The request: Reproduce the text lines of the entries below character for character, omitting the pictures.

---------- Data entries

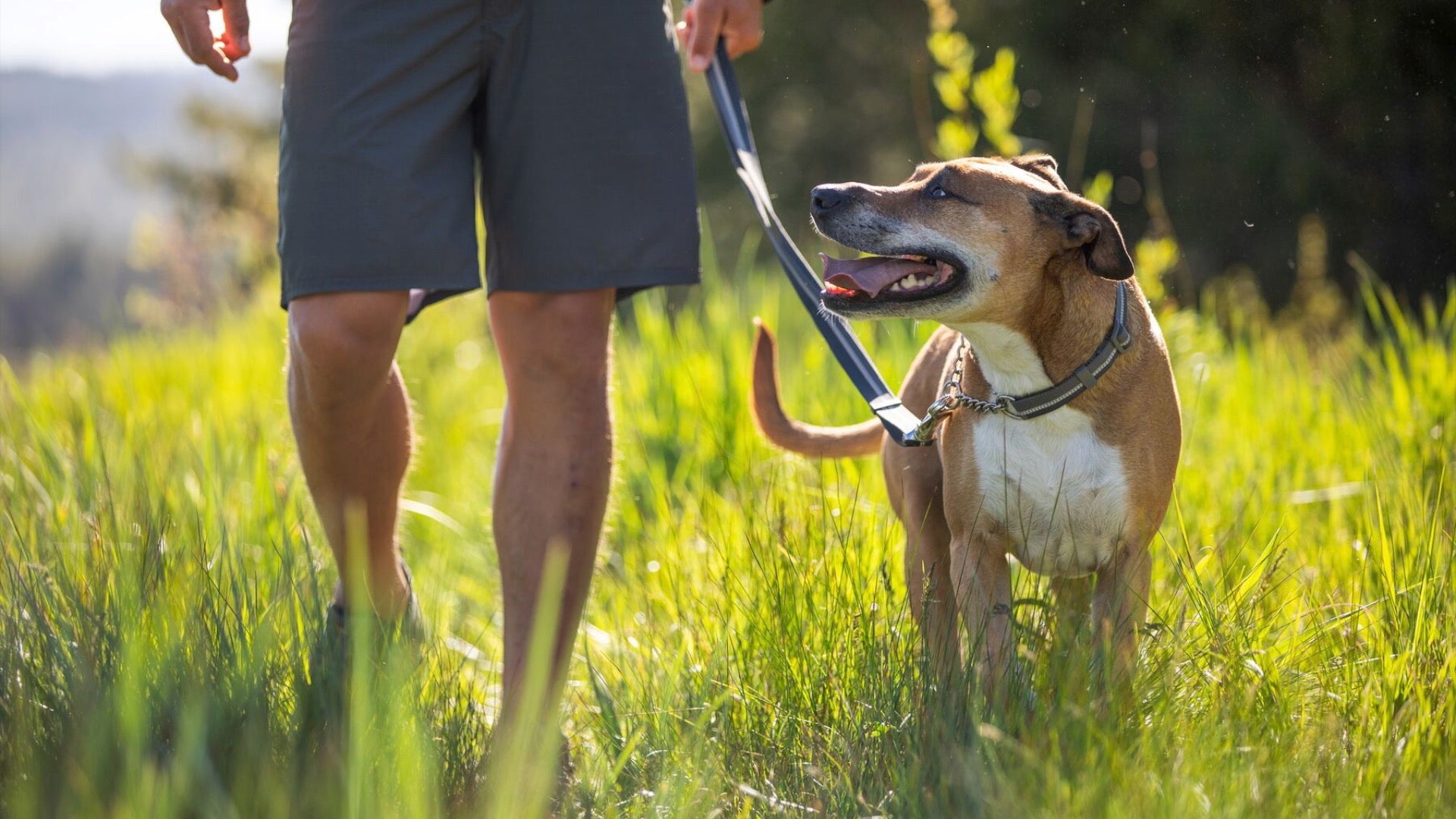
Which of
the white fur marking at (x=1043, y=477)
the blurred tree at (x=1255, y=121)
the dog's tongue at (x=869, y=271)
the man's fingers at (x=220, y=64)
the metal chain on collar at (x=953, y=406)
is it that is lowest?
the white fur marking at (x=1043, y=477)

--------------------

Complete response:
Which of
the white fur marking at (x=1043, y=477)
the blurred tree at (x=1255, y=121)
the dog's tongue at (x=869, y=271)
the man's fingers at (x=220, y=64)
the metal chain on collar at (x=953, y=406)
is it that is lowest?
the white fur marking at (x=1043, y=477)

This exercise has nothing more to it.